Qu’en pensent nos voisins ?
Quand on considère le poil à l’échelle du monde, des contrastes apparaissent. Si la plupart des pays occidentaux entretiennent un rapport similaire au nôtre, il existe certaines particularités dans le reste du monde.
– au Japon, les poils ont longtemps été censurés dans les media, et commencent seulement à y faire de discrètes apparitions
– en Inde, ils font partie de l’intimité et, pour cette raison, on ne les montre pas en public
– en Afrique Centrale, les femmes poilues sont traditionnellement considérées comme séduisantes, certaines essayent même de favoriser la pousse de leurs poils ! Le reste de l’Afrique est plus influencé par les tendances occidentales
– enfin, dans les pays où la religion musulmane prédomine, les poils sont associés à un manque d’hygiène. L’épilation intégrale d’ailleurs est un rituel traditionnel avant le mariage
On se rend compte que l’espèce humaine a toujours eu un rapport particulier aux poils : trop animal, pas assez hygiénique, pas assez sexy ou, au contraire, viril, sauvage et symbole de naturel… En tout cas, ces petits brins de kératine sont rarement laissés tranquilles !

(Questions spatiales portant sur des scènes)
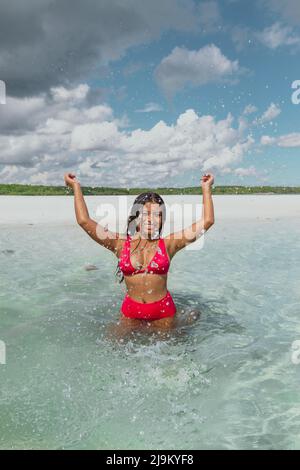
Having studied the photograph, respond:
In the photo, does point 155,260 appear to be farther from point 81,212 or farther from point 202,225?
point 81,212

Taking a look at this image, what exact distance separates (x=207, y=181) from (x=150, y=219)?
81cm

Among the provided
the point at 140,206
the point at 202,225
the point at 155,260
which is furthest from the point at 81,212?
the point at 202,225

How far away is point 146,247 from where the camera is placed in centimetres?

**À FAIRE**: D'après l'extrait sur le rapport aux poils dans le monde, comment les femmes poilues sont-elles traditionnellement considérées en Afrique centrale ?

**RÉSULTAT ATTENDU**: Elles y sont traditionnellement considérées comme séduisantes.